## BRANO SCELTO
********************
Troppa ironia in verità è anche un tantino fuori luogo e faccio subito ammenda, perché la ‘visione’ nel prefigurare la costruzione della città nel territorio in modo serio è un elemento di partenza sicuramente importante. L’ultima volta che ho posto il problema a qualcuno, forse anch’io scuotendo il capo, mi è stato risposto “avere visione? Si…è ‘na parola…”
“ ‘Na parola”. E perché?
Chi nella storia – la solita, petulante e supponente “magistra vitae” – si è messo d’impegno ad averla ‘sta benedetta visione e ad applicarla con risultati soddisfacenti, ci lavorava con slancio, perché aveva la fondata speranza che venisse concretizzata in una realizzazione di ampio respiro, coerente, e ben visibile e fruibile. ‘Vedo’, perciò ‘faccio’.
Restando limitati al tema territoriale e urbano, che è comunque un terreno in cui più di altri servirebbe ‘visione’, si pensi solo alla differenza tra la città medievale e la città rinascimentale.
********************
## ESTRATTO DEI DATI
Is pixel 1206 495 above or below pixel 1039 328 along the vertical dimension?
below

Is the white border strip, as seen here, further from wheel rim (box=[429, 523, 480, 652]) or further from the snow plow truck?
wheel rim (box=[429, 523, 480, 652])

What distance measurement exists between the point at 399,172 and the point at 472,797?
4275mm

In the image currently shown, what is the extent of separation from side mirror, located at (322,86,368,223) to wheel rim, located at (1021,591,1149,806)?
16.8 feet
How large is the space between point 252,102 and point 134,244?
********************
Prosegui il brano sulla visione nella costruzione della città, ripartendo subito dopo la sua ultima frase.

La prima è una città densa, irregolare, tutta spigoli e cantoni, viuzze contorte, vicoli senza sbocchi, un labirinto apparentemente contrario ad ogni logica. La seconda è razionale, regolare, con spazi ampi, larghe piazze, facilmente leggibile. Sarà che vi ho per anni accompagnato gruppi di curiosi camminatori, ma io in mente ho soprattutto la città di Ferrara, che dentro alle sue ampie mura, concepite ‘in crescita’, le racchiude entrambe, la medievale e la rinascimentale; ma non l’una dentro l’altra, come spesso accadeva, ma affiancate o, come si dice per Ferrara, ‘addizionate’.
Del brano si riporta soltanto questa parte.